### [Action item]
From the line holding "scientific name: Aepyceros melampus" to the final line of the entries, set down each line exactly, including both, and nothing more.

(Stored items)

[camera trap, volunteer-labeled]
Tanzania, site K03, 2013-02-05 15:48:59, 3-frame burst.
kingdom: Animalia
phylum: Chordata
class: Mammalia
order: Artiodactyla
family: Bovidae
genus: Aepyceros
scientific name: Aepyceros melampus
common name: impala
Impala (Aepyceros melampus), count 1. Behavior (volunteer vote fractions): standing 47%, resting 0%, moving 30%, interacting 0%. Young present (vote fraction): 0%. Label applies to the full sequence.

### [Output below]
scientific name: Aepyceros melampus
common name: impala
Impala (Aepyceros melampus), count 1. Behavior (volunteer vote fractions): standing 47%, resting 0%, moving 30%, interacting 0%. Young present (vote fraction): 0%. Label applies to the full sequence.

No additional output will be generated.